How does PCA work, and how do you choose the number of components?
PCA finds orthogonal directions (principal components) of maximum variance by computing the eigenvectors of the covariance matrix, then projects data onto the top components. Choose the number of components by the cumulative explained variance ratio (e.g. enough to retain 95%), a scree-plot elbow, or downstream task performance. Always standardize features first, since PCA is variance-driven.
How to think about it
The crisp answer
PCA is a linear dimensionality-reduction method that finds new orthogonal axes — principal components — along which the data varies most, then keeps only the top few. Each component is a linear combination of the original features, ordered by how much variance it captures.
How it works
Standardize the data, compute the covariance matrix, and take its eigenvectors and eigenvalues (or equivalently use SVD). The Analytics Vidhya PCA question set notes that each eigenvalue equals the variance explained by its component, with the largest eigenvalue giving the first principal component. You project the data onto the top components to get a lower-dimensional representation that preserves most of the variance.

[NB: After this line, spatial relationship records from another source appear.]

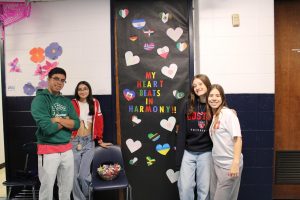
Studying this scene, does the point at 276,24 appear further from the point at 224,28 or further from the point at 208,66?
the point at 208,66

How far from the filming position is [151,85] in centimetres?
335

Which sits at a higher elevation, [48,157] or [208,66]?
[208,66]

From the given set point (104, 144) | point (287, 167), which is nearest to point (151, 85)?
point (104, 144)

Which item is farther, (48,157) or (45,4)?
(45,4)

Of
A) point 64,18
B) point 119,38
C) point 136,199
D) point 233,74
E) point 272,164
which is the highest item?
point 64,18

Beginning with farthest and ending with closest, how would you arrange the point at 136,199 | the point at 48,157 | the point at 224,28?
the point at 136,199, the point at 224,28, the point at 48,157

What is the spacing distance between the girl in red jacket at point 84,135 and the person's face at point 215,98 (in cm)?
133

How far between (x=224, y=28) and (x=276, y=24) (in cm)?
68

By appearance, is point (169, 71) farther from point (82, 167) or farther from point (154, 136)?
point (82, 167)

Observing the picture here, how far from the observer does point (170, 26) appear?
3.32m

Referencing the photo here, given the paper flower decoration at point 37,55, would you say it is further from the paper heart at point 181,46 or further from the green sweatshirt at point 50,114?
the paper heart at point 181,46

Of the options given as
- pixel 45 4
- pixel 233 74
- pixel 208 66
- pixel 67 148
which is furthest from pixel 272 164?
pixel 45 4

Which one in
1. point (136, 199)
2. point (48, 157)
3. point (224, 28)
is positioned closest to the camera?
point (48, 157)

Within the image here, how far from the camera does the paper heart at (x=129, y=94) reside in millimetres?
3373
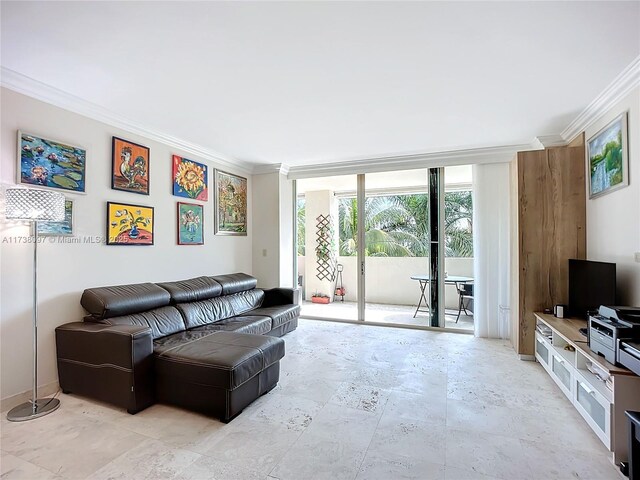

Choosing the number of components
- Cumulative explained variance: keep enough components to retain a target like 95% of total variance.
- Scree plot: look for the elbow where eigenvalues level off.
- Downstream performance: if PCA feeds a classifier, pick the count that maximizes validation accuracy.
- Kaiser rule (standardized data): keep components with eigenvalue > 1.
The common trap
Forgetting to standardize first — PCA maximizes variance, so an unscaled large-magnitude feature dominates the first component regardless of importance. Other gotchas: PCA components are not interpretable like original features, it assumes linear correlations, and it’s unsupervised so it can discard variance that’s actually predictive. Expected follow-up: “PCA vs t-SNE/UMAP?” — PCA is linear, fast, and deterministic for compression; t-SNE/UMAP are nonlinear and meant for visualization, not feature compression.